Actually this is not about the Black Jacket. I’m writing about self-fulfillment. Funny to use that word, which I use to talk about the orders I pack – fulfillment. I fulfill other people’s orders. I do not fulfill myself. There is a voice that says – you are complaining about something you do nothing about. I have not made a garment since I made the Little Black Overdress this summer. No, that’s not true. I made the pajamas for Bruce. I wasn’t going to make them at first because I want to work on the Black Jacket. But I made them because Bruce has cancer. He loves them. They comfort him. I need the next project to comfort me.
The fact I don’t change myself is what makes me sad, more than some yearning to make something in particular. I despair my own immovability, my own stubborn resistance to self-fulfillment year after year. I don’t want this to sound so self-pitying. It’s not supposed to be self-pitying. I actually wanted to talk about the Black Jacket!

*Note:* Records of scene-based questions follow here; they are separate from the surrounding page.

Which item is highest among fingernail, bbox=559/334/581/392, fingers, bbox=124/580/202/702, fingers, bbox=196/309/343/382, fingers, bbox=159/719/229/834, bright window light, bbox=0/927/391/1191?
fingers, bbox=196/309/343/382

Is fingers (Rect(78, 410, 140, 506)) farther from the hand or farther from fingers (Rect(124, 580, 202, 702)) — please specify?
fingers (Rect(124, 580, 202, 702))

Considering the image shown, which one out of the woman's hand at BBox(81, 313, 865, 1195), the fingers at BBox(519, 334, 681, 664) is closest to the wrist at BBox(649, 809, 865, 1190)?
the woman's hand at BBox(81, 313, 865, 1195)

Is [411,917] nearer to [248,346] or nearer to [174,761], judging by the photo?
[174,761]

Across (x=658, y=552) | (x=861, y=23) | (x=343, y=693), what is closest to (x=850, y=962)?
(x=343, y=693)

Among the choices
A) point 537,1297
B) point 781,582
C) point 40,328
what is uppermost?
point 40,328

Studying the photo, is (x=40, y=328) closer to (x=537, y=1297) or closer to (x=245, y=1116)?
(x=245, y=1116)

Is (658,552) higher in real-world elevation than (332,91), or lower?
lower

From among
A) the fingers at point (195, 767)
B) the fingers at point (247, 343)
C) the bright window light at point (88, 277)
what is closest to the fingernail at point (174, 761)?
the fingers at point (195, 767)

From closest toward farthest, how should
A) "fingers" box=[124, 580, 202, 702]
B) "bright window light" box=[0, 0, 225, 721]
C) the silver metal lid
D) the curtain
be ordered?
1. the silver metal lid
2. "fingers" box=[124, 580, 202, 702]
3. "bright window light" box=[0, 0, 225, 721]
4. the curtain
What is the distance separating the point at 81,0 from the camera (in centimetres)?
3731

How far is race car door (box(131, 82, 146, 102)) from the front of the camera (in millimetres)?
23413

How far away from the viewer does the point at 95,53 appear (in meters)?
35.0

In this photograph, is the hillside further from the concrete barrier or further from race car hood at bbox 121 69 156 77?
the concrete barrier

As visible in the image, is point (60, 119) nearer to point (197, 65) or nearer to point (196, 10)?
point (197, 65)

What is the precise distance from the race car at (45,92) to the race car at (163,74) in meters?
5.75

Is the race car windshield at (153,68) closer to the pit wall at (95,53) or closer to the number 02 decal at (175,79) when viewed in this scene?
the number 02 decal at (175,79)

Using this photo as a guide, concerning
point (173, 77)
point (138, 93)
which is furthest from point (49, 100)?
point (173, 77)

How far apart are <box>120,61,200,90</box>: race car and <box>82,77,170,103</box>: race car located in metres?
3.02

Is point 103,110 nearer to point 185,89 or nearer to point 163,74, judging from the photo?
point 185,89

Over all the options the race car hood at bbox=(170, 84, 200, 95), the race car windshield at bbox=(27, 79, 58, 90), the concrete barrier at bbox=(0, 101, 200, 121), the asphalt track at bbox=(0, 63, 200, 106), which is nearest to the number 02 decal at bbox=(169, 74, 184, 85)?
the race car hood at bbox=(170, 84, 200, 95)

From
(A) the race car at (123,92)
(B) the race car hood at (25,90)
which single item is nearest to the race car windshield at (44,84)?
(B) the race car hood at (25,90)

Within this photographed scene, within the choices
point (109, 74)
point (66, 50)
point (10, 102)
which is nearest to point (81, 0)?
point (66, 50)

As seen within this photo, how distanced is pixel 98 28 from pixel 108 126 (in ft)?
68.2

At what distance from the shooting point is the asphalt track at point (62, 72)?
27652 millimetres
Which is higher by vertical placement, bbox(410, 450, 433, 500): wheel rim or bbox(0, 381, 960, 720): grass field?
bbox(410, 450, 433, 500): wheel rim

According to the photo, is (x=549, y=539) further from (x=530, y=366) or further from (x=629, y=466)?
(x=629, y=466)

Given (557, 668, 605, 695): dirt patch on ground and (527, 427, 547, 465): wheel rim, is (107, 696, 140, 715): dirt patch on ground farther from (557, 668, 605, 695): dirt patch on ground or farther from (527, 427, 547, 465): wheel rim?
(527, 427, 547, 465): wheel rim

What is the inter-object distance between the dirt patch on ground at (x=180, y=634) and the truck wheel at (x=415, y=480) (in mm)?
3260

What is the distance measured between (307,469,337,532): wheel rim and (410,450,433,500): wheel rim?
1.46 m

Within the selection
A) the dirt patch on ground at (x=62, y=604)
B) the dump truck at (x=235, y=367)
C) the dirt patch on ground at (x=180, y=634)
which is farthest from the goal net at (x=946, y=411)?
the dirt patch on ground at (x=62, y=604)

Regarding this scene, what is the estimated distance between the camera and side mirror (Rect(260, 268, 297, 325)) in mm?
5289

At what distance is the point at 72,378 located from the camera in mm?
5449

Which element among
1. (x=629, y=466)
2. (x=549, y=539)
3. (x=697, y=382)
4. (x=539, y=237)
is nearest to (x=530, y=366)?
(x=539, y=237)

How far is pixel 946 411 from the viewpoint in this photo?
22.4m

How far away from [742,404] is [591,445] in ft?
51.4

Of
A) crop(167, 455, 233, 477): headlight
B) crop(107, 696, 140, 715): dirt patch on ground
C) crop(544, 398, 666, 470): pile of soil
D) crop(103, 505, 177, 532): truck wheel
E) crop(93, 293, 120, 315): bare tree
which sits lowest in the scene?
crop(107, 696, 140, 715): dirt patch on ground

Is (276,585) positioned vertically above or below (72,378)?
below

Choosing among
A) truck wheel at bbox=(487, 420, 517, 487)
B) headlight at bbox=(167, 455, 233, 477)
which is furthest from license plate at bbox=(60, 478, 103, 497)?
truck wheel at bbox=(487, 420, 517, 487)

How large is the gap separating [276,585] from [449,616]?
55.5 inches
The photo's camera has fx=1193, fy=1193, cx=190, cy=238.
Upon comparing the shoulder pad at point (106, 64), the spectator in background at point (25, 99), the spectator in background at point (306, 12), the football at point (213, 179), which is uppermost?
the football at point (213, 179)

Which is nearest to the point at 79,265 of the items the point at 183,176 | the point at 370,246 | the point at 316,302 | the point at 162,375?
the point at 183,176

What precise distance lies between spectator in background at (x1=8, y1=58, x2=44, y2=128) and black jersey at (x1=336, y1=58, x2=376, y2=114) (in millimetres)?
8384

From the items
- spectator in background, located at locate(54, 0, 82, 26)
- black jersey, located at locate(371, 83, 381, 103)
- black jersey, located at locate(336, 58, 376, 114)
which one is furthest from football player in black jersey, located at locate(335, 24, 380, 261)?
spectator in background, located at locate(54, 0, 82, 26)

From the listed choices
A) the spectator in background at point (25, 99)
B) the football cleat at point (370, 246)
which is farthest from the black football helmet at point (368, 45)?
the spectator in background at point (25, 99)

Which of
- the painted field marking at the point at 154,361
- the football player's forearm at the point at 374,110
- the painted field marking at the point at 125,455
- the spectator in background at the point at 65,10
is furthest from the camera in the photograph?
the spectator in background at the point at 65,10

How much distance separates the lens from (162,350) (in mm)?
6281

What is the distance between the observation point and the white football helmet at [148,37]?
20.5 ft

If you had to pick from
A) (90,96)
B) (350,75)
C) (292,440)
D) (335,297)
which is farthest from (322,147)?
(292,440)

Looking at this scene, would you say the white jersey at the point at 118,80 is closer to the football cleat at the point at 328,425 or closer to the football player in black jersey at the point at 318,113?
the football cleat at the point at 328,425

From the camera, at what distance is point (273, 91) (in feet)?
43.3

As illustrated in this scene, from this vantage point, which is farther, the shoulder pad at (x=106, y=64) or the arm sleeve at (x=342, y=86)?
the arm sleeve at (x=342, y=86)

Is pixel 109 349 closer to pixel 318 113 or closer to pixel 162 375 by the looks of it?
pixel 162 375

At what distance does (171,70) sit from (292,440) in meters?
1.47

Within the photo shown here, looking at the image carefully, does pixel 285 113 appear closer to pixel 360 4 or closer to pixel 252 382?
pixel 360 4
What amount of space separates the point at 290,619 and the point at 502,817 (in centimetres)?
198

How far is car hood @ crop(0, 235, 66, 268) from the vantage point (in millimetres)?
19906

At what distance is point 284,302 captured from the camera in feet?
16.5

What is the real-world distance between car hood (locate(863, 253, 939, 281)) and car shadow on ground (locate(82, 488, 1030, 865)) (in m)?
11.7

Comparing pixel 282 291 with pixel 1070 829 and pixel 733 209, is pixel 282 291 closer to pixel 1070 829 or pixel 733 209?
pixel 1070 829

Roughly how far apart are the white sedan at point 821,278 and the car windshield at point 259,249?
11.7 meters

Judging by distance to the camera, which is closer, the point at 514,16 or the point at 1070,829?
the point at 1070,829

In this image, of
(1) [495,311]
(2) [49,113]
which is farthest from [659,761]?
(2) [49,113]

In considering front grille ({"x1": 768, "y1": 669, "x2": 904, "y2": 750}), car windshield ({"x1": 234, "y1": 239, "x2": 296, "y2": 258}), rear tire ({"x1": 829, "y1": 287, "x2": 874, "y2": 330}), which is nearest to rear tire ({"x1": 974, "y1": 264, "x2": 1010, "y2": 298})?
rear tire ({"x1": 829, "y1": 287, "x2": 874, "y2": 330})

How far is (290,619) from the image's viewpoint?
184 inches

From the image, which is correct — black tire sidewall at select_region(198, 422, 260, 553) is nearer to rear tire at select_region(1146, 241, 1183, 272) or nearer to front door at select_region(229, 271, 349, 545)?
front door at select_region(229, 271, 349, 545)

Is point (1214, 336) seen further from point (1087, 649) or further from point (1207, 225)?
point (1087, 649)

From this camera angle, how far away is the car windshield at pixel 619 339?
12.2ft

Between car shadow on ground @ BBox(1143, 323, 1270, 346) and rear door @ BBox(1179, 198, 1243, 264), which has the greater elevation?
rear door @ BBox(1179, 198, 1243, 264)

Ok. What is this? Is it a diary of making and non-making? Because surely making is also preceded and succeeded by non-making. Before I can make in the world I must make in my mind. And if I am disciplined I will describe and sketch. It is not solely a deficiency that my impulse is to go straight to the material. This morning I read a brief description of a designer who draped and cut fabric directly on live models. I wonder if she is the one I read about years ago who used to stick pins in her live models too? That would have been a horrid modeling job. No amount of beauty would have made that cruelty seem justified. I am now questioning that assertion; is there beauty that justifies unnecessary suffering? No. I don’t think so. I think there is a kind of cult of personality that gets created around aesthetic genius of terrific brilliance, artists whose creations are so exquisite and ineffable, that the suffering of another (purposefully constructed as an insufficient, daily-grind, unrealized and unrealizable person), in the service of the designer’s production, is a price we are supposed to be willing to pay individually and as a collectivity. But I don’t think the suffering of others is required for the creation of beauty. I think beauty can be redemptive, should be redemptive. Everyone who participates should be able to lay claim to some benefit.